From: Skybuck Flying on 11 Feb 2010 14:53 Here is a interesting thread about error detection on gpu's: http://gpgpu.org/forums/viewtopic.php?p=18648&sid=c7bf701c2deed980c0a8745f15a630b8 The first guy says: "run twice see if same results..." I think this is dangerous and wastefull, if a bit is truely damaged, the same bit error might simply occur twice. It's also wasting resources big time ;) :) Another guy says: people do weird things to their systems: like overclock, or not cool properly. Another guy says: memory chips might become warmer over time and might start producing bit errors. So I am thinking: It's now winter.. the computer is cool... thus no bit errors... but what happens in the summer when it's fricking hot ? Maybe bit errors will creep in... I will probably not be running my pc intensively during the summer, but my "future" products users might be... it's good to protect them from possible bit errors me thinks ;) :) So I kinda like this idea of adding some bit error detection capabilities... just in case ! ;) Then user can decide if he wants it or not by chosing the mode... ;) :) So I hope by protecting the bits like that it will detect most if not all problems with gpu/memory corruption ? Bye, Skybuck.

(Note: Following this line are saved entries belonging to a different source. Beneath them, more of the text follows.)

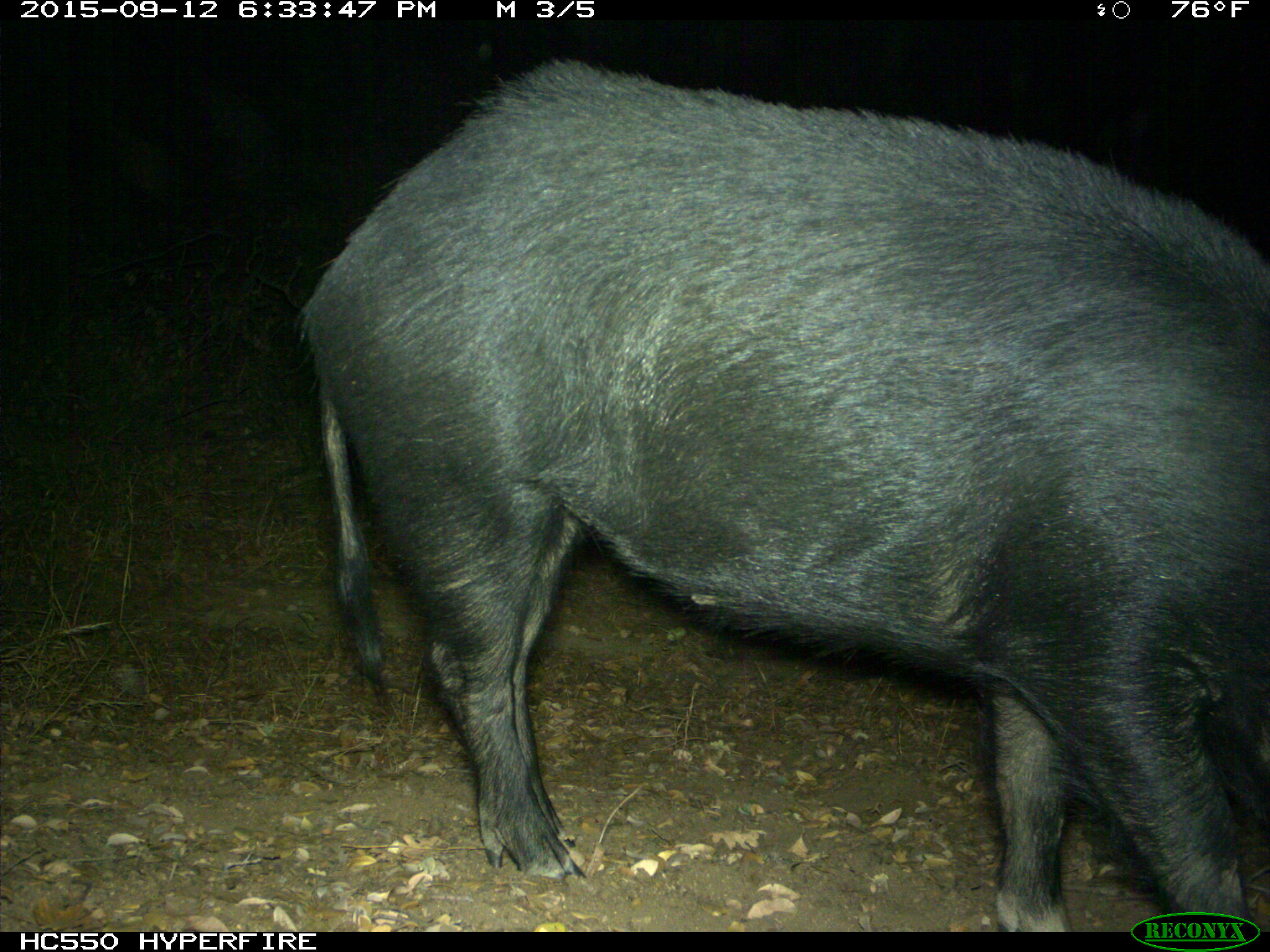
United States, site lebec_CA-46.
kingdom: Animalia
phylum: Chordata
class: Mammalia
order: Artiodactyla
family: Suidae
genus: Sus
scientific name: Sus scrofa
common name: wild boar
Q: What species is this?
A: Sus scrofa (wild boar).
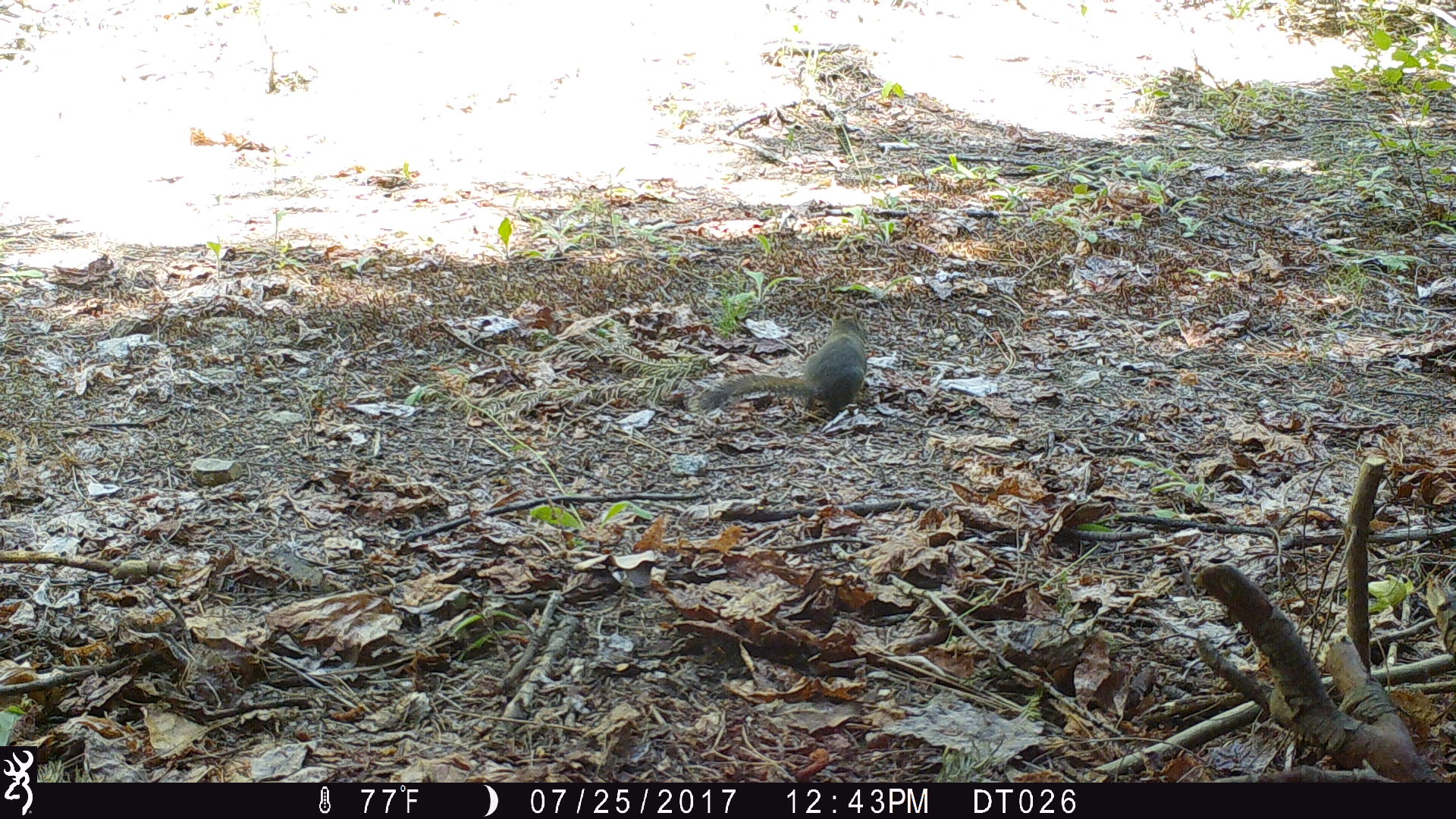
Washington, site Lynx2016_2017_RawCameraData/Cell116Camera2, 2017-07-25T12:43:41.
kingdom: Animalia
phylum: Chordata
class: Mammalia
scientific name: Mammalia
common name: small mammal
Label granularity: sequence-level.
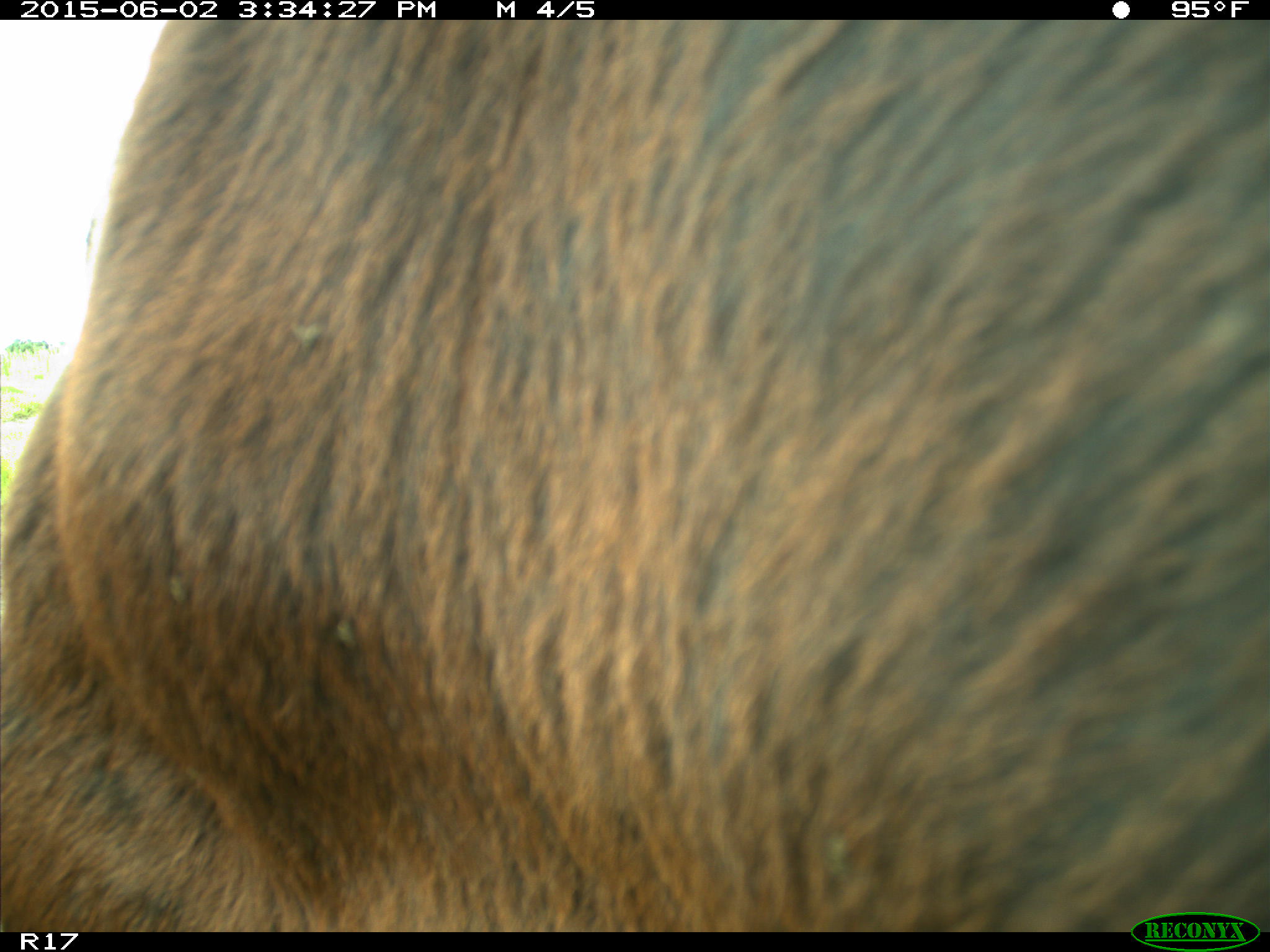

From: Skybuck Flying on 11 Feb 2010 14:57 Also I just realized something... CRC32 is too big... it requires 32 bits. There are only 16 bits available for storing an integrity code... Also it seems crc32 does 1 memory lookup per byte... so there are 3x2 bytes is 6 bytes, which would mean 6 memory lookups... which is a bit much for my taste... it might be acceptable anyway for a first version... but I would rather have something better... something that doesn't require a memory lookup and which fits in 16 bits... that would be nice ! ;) :) Bye, Skybuck.
From: Dave -Turner on 12 Feb 2010 06:57 so use crc16
From: Skybuck Flying on 12 Feb 2010 11:13
"Dave -Turner" <admin(a)127.0.0.1> wrote in message news:suOdnXyGC-Hf3-jWnZ2dnUVZ7v-dnZ2d(a)westnet.com.au... > so use crc16 I will try... However I still need an error correcting code for mode 3 (See new posting)... Any idea's ? I have 0% experience with error correcting codes I am afraid ! ;) :) Bye, Skybuck. |